**OBJECTIVE**
Copy each of the following records word for word.

== THE INPUT ==

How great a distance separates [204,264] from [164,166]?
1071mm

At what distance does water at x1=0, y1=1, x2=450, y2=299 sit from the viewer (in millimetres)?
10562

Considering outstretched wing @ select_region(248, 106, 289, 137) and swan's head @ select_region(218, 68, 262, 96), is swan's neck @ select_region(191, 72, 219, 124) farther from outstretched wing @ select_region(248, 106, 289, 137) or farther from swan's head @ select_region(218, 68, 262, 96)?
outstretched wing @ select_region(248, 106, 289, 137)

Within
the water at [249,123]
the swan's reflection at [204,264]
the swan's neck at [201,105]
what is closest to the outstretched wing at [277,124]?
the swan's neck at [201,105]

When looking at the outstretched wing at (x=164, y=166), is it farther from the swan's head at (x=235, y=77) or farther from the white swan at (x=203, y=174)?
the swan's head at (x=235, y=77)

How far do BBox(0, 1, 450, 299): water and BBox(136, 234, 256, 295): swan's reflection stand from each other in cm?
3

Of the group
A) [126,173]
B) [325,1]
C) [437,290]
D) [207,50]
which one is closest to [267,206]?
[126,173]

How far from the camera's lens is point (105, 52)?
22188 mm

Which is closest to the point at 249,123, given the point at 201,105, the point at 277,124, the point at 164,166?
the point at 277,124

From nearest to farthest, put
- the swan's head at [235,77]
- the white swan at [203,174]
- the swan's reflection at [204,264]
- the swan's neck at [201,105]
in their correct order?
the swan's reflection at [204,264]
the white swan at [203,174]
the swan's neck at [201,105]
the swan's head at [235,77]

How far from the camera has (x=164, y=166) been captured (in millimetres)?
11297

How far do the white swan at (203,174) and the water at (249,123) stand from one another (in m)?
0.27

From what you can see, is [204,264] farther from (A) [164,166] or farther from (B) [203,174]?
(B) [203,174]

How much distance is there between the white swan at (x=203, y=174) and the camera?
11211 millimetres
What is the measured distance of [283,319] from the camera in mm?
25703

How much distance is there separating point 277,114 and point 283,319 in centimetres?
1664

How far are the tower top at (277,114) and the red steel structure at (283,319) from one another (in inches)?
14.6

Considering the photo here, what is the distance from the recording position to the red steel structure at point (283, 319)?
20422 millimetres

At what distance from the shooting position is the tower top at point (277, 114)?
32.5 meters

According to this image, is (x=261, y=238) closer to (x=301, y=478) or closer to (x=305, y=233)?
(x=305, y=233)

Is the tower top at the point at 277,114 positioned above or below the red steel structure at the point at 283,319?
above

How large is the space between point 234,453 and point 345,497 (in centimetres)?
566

===

**TASK RESPONSE**
How great a distance separates [204,264] from [164,166]?
1071mm

At what distance does water at x1=0, y1=1, x2=450, y2=299 sit from the viewer (in millimetres)?
10562

Considering outstretched wing @ select_region(248, 106, 289, 137) and swan's head @ select_region(218, 68, 262, 96), is swan's neck @ select_region(191, 72, 219, 124) farther from outstretched wing @ select_region(248, 106, 289, 137) or farther from swan's head @ select_region(218, 68, 262, 96)?
outstretched wing @ select_region(248, 106, 289, 137)

Within
the water at [249,123]
the swan's reflection at [204,264]
the swan's neck at [201,105]
what is closest to the outstretched wing at [277,124]?
the swan's neck at [201,105]

When looking at the outstretched wing at (x=164, y=166), is it farther from the swan's head at (x=235, y=77) or farther from the white swan at (x=203, y=174)?
the swan's head at (x=235, y=77)

How far do BBox(0, 1, 450, 299): water and BBox(136, 234, 256, 295): swan's reflection stand from each other in cm?
3

Of the group
A) [126,173]
B) [325,1]
C) [437,290]
D) [207,50]
which one is closest to [267,206]?
[126,173]

How far from the camera's lens is point (105, 52)?
22188 mm

Which is closest to the point at 249,123, given the point at 201,105, the point at 277,124, the point at 164,166?
the point at 277,124

From nearest to farthest, put
- the swan's head at [235,77]
- the white swan at [203,174]
- the swan's reflection at [204,264]
- the swan's neck at [201,105]
in their correct order?
the swan's reflection at [204,264]
the white swan at [203,174]
the swan's neck at [201,105]
the swan's head at [235,77]

How far from the camera has (x=164, y=166) been captured (in millimetres)?
11297

How far do the white swan at (203,174) and the water at (249,123) stand from one another (in m)?
0.27

From what you can see, is [204,264] farther from (A) [164,166] or farther from (B) [203,174]?
(B) [203,174]

How much distance is there between the white swan at (x=203, y=174) and the camera?
11211 millimetres
What is the measured distance of [283,319] from the camera in mm?
25703

How much distance is there separating point 277,114 and point 283,319 in centimetres?
1664

How far are the tower top at (277,114) and the red steel structure at (283,319) from one another (in inches)?
14.6

Considering the photo here, what is the distance from the recording position to the red steel structure at point (283, 319)?
20422 millimetres

At what distance from the shooting position is the tower top at point (277, 114)?
32.5 meters

According to this image, is (x=261, y=238) closer to (x=301, y=478) or closer to (x=305, y=233)?
(x=305, y=233)

Is the tower top at the point at 277,114 positioned above or below the red steel structure at the point at 283,319?
above

How large is the space between point 234,453 and point 345,497 (in centimetres)?
566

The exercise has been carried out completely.